"Kau dimana?" ucap seorang wanita di seberang sana.
Daniel memejamkan mata sejenak, menarik nafas panjang sebelum menjawab pertanyaan kekasihnya yang menelfon di seberang.
"Hai? Bagaimana kabarmu? Apa kau masih marah padaku?" sapa Daniel berusaha untuk setenang mungkin menjawab pertanyaan kekasihnya.
"Daniel, jawab aku. Dimana kau sekarang? Sudah satu minggu kau pergi! Bahkan tak sekalipun kau memberi kabar padaku, setidaknya mengirim pesan. Agar aku tak begitu khawatir padamu."
"Senang rasanya mendengarmu khawatir lagi padaku."
"DANIEL! JAWAB AKU! Dimana kau sekarang!"
"Aku berada di tempat yang aman, honey. Jangan khawatir. Setelah mendengar suaramu. Aku menjadi semakin rindu padamu."
"Jangan membual Daniel! Aku tau kau di Phuket. Jika kau tak mau pulang. Maka batalkan saja pernikahan kita."
"Luna! Apa maksudmu? Jangan berucap sembarangan. Pernikahan kita akan tetap berlangsung.
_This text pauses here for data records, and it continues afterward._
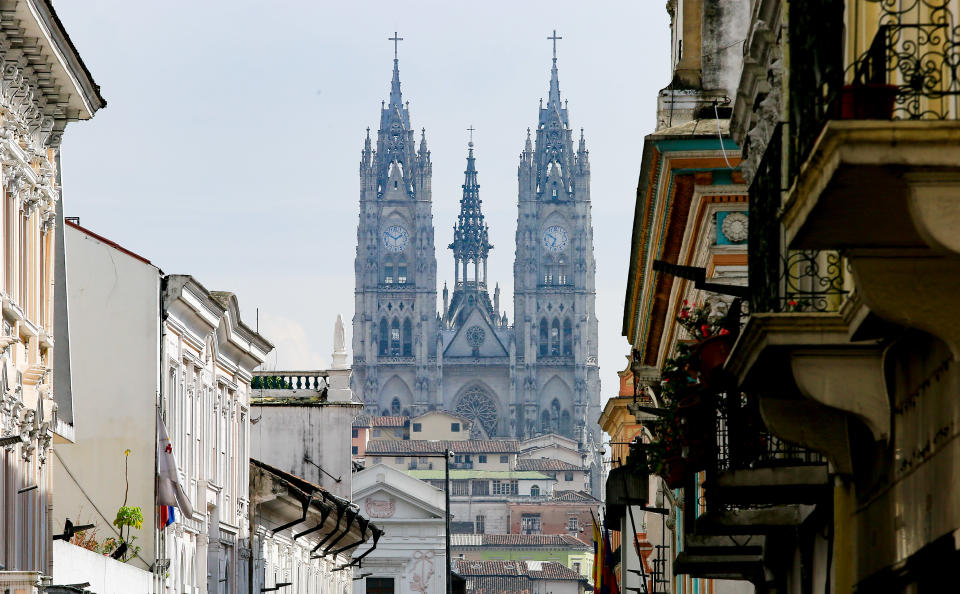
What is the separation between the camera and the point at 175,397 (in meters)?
27.7

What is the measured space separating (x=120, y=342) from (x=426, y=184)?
153755 mm

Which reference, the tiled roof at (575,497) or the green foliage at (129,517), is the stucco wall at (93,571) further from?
the tiled roof at (575,497)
Aku sudah membicarakan ini dengan orang tuaku. Dan mereka sepakat, akan mengadakan pernikahan kita dua bulan lagi."
"Dua bulan?"
"DANIEL! Kita sudah menunggu-nunggu hari itu. Hari dimana kita mengikrarkan janji suci dihadapan Tuhan. Kita sudah menyiapkan semuanya dengan sangat matang. Lalu kenapa kau mengiyakan saran orang tuamu? Kenapa kau mengundurnya terlalu lama? Apa karena aku sakit?"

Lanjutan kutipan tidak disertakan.